Pepe estaciona el carro en la Plaza y nos bajamos. Caminamos por allí. Mi abuelo hace de guía, mientras Belén insiste en que me ponga un suéter, así sea sobre los hombros, como lo lleva ella, porque “está haciendo fresco”. Pepe me va mostrando uno a uno los hitos: la fuente, las torres aledañas, el paisaje nocturno. Le pregunto por los avisos de neón. Me explica, como hace con casi todo lo que existe en el mundo hasta entonces, cómo funcionan.
“El Mundo lo dice antes”, “La Previsora”, “Coca-Cola”. Como todavía no sé leer, él los lee para mí. Me antojo de algo que venden en un carrito, pero mi abuela, que no va a ceder ante la potencial exposición a las amebas caraqueñas, me revela que más tarde vamos a ir a un sitio y que allí comeremos algo rico. Entonces dice “vamos” (ella no era de preguntar, sino de decir) y yo no me quiero ir, pero mi abuelo me asegura que lo que viene me va a gustar. Y ella hace un gesto que solo ella sabe hacer, como un bailecito, que siempre augura cosas buenas, así que no me resisto más y vamos.
Regresamos al Maverick y Pepe avanza hasta otro estacionamiento. Nos bajamos y caminamos por una calle llena de luces y comercios. El Boulevard de Sabana Grande. Una vaca sagrada de la memoria caraqueña que hemos visto morir y renacer varias veces y que guardamos la esperanza de recuperar algún día. Quién sabe cuándo.
Llegamos finalmente a un local con otro letrero de neón inmenso, imponente, que mi abuelo no tiene que leer porque yo logro identificar rápidamente, con su coronita sobre la “v”: Savoy. Es la tienda de la marca de chocolates que tanto me gustan, la casa del Toronto, el Cri-Cri y el chocolate “de taza”, que mi papá y mi abuela compran para preparar postres, pero mi mamá y yo nos robamos para comérnoslo así, porque es sencillamente delicioso y mejor pájaro en mano que cien volando.
Mi abuela se acerca al mostrador de madera y pide varias cosas, mientras yo contemplo todo como si estuviera en Tiffany’s. Huele divino y me cuesta contenerme ante toda esa maravilla. En las vitrinas hay latas de Carlton chiquiticos, chocolates en cajas de regalo, cosas que ni siquiera sé qué son, pero las quiero.
Mi abuela me pregunta qué voy a pedir, pero necesito ayuda para decidirme.

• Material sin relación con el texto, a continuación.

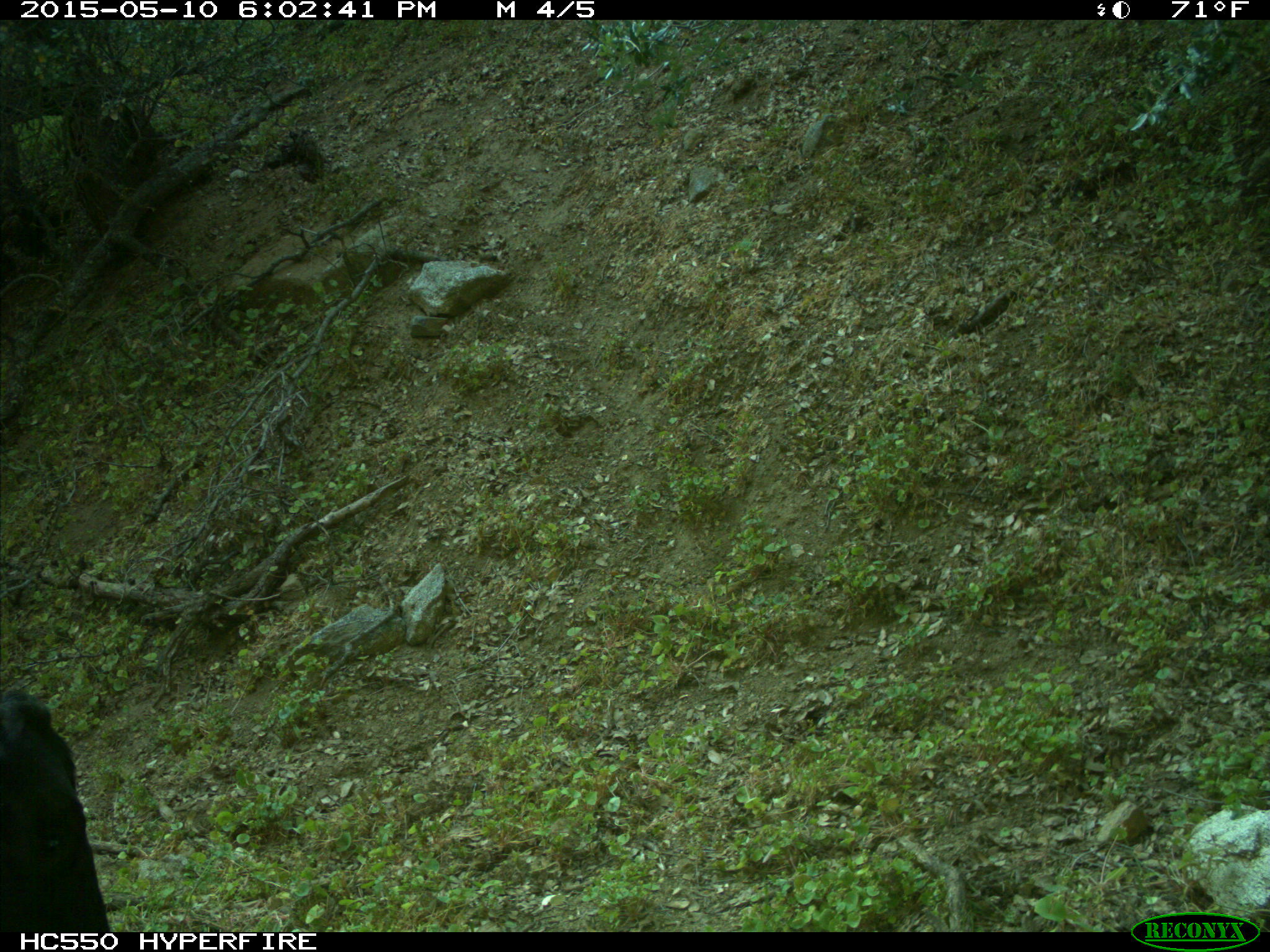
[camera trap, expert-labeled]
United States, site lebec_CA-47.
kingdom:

Torontos, sugiere Pepe. Sí, “pero una lata, abuelita”. Nunca he tenido una lata de Torontos para mí sola. Ella accede con la misma condición que todo adulto pone en una situación como esa: “Pero no te los vas a comer todos de una vez”. La abrazo como siempre hago y ella se deja querer, con su olor a perfume y su eterno suéter para enfrentar el fresco caraqueño. Si hubiéramos sabido entonces que la nieta viviría el invierno montrealés… Seguramente nos hubiéramos reído las dos.
A menudo me pregunto por qué guardo con tanta nitidez el recuerdo de esa noche. Es uno de los momentos de mi niñez a los que más he regresado de adulta. Una imagen perfecta de la ilusión de lo que yo creí que era mi país y sería mi vida. Como para meter en el pensieve de Dumbledore y volver en esos días en los que la nostalgia y la realidad te hacen carraspear.

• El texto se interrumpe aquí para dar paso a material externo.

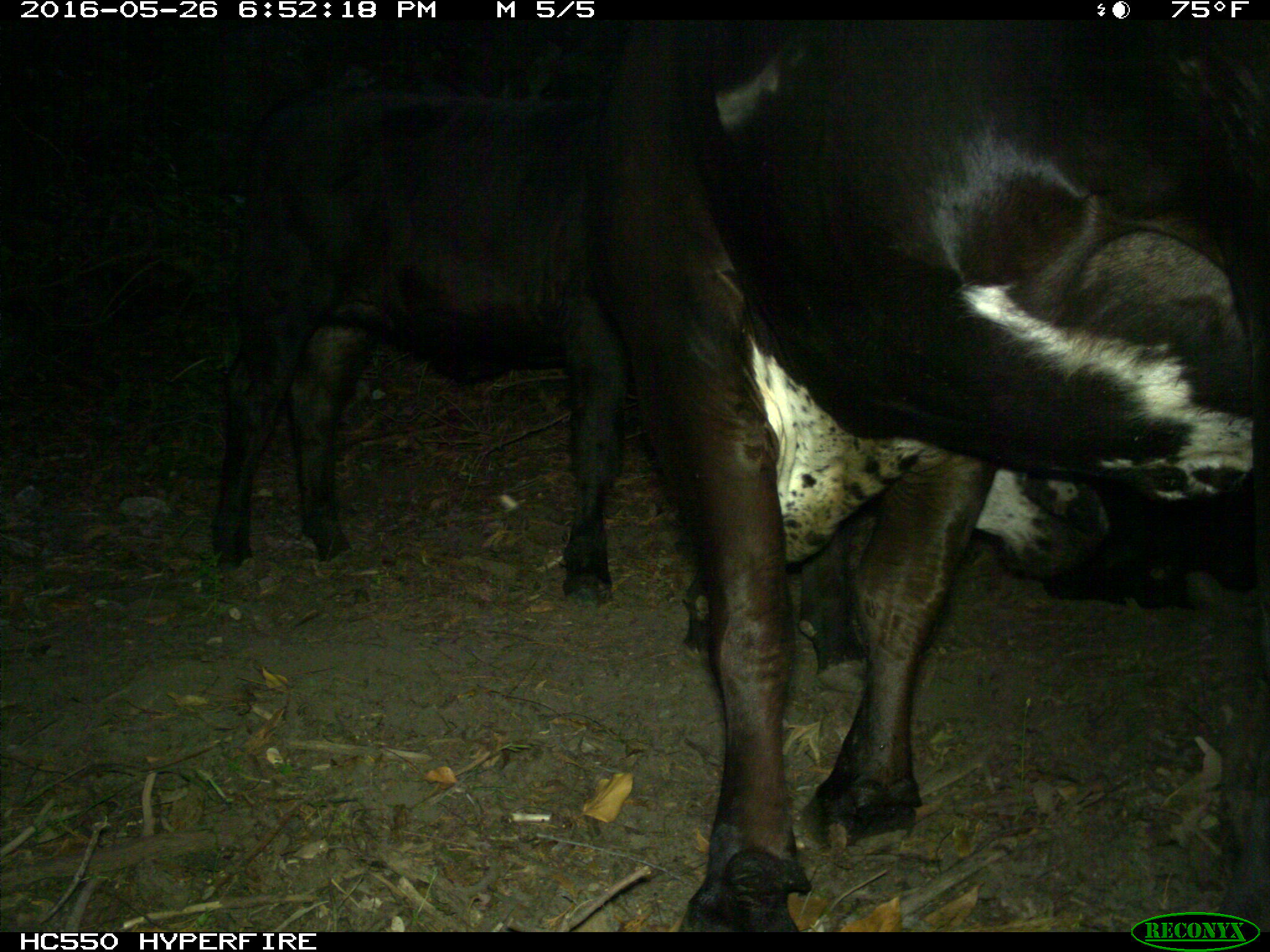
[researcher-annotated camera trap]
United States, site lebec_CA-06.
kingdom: Animalia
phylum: Chordata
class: Mammalia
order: Artiodactyla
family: Bovidae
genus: Bos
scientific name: Bos taurus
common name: domestic cow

Seguramente tenga que ver el hecho de que en esta memoria confluyen varias de mis cosas favoritas. Las luces de Caracas, Sabana Grande, el Maverick verde, el enciclopedismo de Pepe y el consentimiento comedido de Belén. Y el chocolate, claro. El Toronto, específicamente. Porque Toronto no es un lugar. Es un chocolate que recubre una avellana y encierra en ella demasiados recuerdos.